Alec Beck

Personal information
- Born: United States
- Occupations: Skateboarder; Skatepark designer; Associate Director of Advocacy & Public Engagement at The Skatepark Project;
- Spouse: Amelia Brodka

Sport
- Sport: Skateboarding
- Event(s): Park, Street, Vert, Bowl

= Alec Beck =

American skateboarder

Alec Beck is an American professional skateboarder, public space advocate, skatepark designer, and Olympic coach.

As of 2024, Beck works as the Associate Director of Advocacy & Public Engagement at The Skatepark Project (formerly The Tony Hawk Foundation).

== Career ==

=== Skateboarding ===
Beck's skateboarding career spans over 20 years, from competing in national competitions to video parts for various brands. Beck and his ZJ Boarding House team won gold at ESPN X Games 16 held in Los Angeles.

Beck was a featured athlete over three seasons on the Fuel TV, Built to Shred television series.

Beck has produced numerous video parts, including his Birdhouse pro debut video.

=== Skatepark advocacy ===
Alec was the lead advocate for the development and designer of Stoner Skate Plaza at Stoner Park in West Los Angeles, California.

After his successful advocacy for Stoner Skate Plaza, Alec worked with the local council, Aaron Snyder and Nike to liberate the famed West LA Courthouse for legalized skateboarding.

Beck was hired at the Tony Hawk Foundation, now known as The Skatepark Project, in 2015. In his work at The Skatepark Project, he supports skatepark advocates across the country and helps manage high profile skatepark development including the Brooklyn Banks, Brooklyn Skate Garden, Blue Park, and others. Beck authored the Skatepark Best Practices Guide. Beck has published articles in Parks and Rec Business magazine. Additionally, Beck is a regular speaker at National Recreation and Parks Association conference education sessions and podcast.
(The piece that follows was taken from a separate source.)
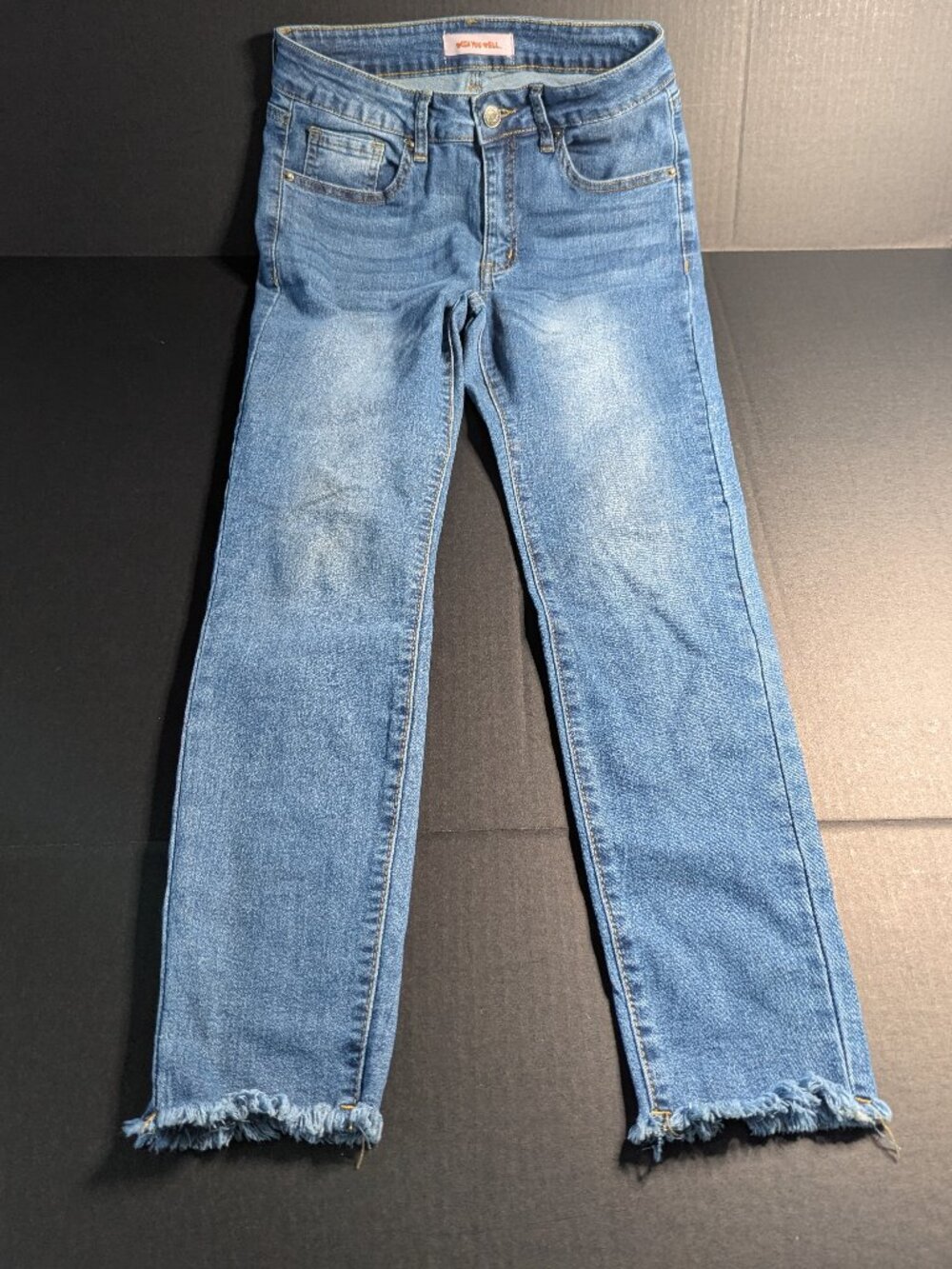 Wish You Well Women's Jeans Size 7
Beck cohosted The Skatepark Podcast, a skatepark focused podcast produced by The Skatepark Project. In 2023, Beck was the guest of University of Chicago’s Architecture Professor Stewart Hick tour looking at Chicago through the lenses of urban planning and active city spaces.

=== Skatepark design ===
Beck was the lead designer for Stoner Park along with Colby Carter & California Skateparks.

In 2017, Beck designed two Detroit-based skateparks with Tony Hawk and notable artists related to the Library Street Collective, including the Wayfinding Skatepark with Ryan McGinness and the It Takes A Village Skatepark at the Shepherd Art Center with McArthur Binion.

=== Olympic coaching ===
In 2021, Beck was an Olympic Skateboarding coach at Tokyo 2021 Olympics for the Polish Skate Federation, coaching his wife Amelia Brodka.

== Personal life ==
Beck is married to professional skateboarder Amelia Brodka. Their unconventional marriage proposal gained media attention.